Excerpt –
----

Amazon’s Alexa+ (or Plus, depending on your numerical literacy) is a bold move for any AI company in the 21st century — it’s AI that you have to pay for. But if you do happen to pay for the service, you’ll soon be able to access it via your web browser.
Alexa+ the internet
According to Amazon, its paying Early Access customers “want Alexa wherever they are,” resulting in a new browser-based version of the service. It’s supposed to permit the company’s AI to “help in every aspect of [a customer’s] day, and to truly serve as a personal assistant.” So, just like Grok, ChatGPT, Gemini, and Copilot, then?
Amazon’s service will do all the things Google’s Assistant, back before the term ‘AI agent’ was in common usage, was supposed to do. Lists, meal-planning, recipes, document sorting and retrieval, plus a little smart home control, are thrown in — a nod to Alexa’s roots as a smart assistant.
The company reckons that its “new interaction model” and “new modalities”, plus a refreshed “agent-forward design” (none of these terms mean very much) in the mobile app version of the AI, will make the assistant “accessible across every surface.”
The browser-based version of the service is already active, but don’t get too excited if you’re South African. The page works, but the service doesn’t. It’s geographically locked, for now, meaning you could probably use a VPN (and a paid Amazon subscription) to access it. Or, you know, ChatGPT is right there.

----

Provided data –
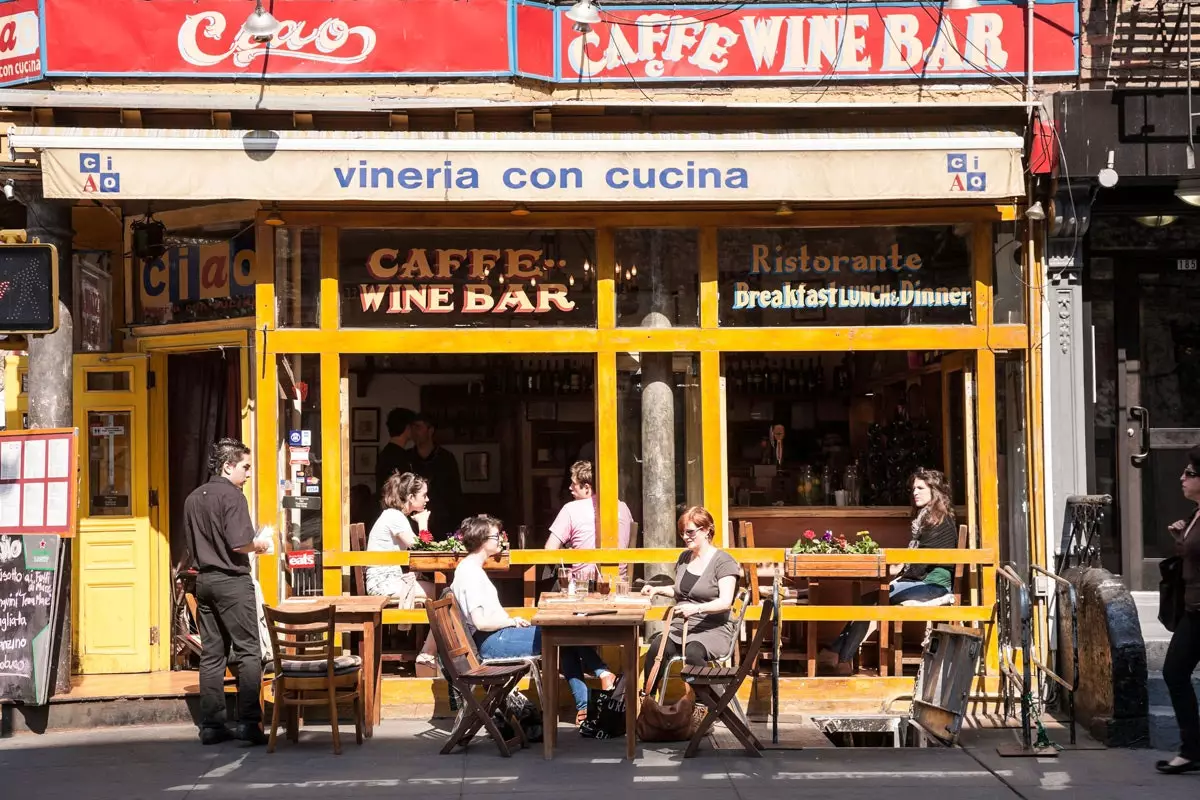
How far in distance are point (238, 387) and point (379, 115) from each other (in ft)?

----

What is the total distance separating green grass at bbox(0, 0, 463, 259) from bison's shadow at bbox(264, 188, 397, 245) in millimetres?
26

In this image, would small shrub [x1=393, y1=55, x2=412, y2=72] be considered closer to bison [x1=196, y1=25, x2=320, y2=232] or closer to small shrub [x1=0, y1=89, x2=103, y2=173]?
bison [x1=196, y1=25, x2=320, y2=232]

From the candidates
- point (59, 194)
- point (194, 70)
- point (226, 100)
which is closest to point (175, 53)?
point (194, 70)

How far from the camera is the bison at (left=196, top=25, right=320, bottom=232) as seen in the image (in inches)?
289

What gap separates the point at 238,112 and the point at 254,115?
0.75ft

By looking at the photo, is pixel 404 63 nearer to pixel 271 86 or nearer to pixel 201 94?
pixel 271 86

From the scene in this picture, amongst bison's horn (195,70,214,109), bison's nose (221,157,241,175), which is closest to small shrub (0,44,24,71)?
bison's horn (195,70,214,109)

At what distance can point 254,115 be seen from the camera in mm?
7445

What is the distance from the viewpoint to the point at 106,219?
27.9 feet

----

Problem set –
1. Please quote the Alexa+ article word for word, from "Amazon’s Alexa+ (or" up to and including "your web browser.".
2. Answer these questions from the Alexa+ article:
(a) What must a customer do to use Alexa+?
(b) Which four AI services does the article compare Alexa+ with?
(c) In which country does the article say the service doesn't work yet?

Completed exercise –
1.
Amazon’s Alexa+ (or Plus, depending on your numerical literacy) is a bold move for any AI company in the 21st century — it’s AI that you have to pay for. But if you do happen to pay for the service, you’ll soon be able to access it via your web browser.

2.
(a) Pay for it.
(b) Grok, ChatGPT, Gemini, and Copilot.
(c) South Africa.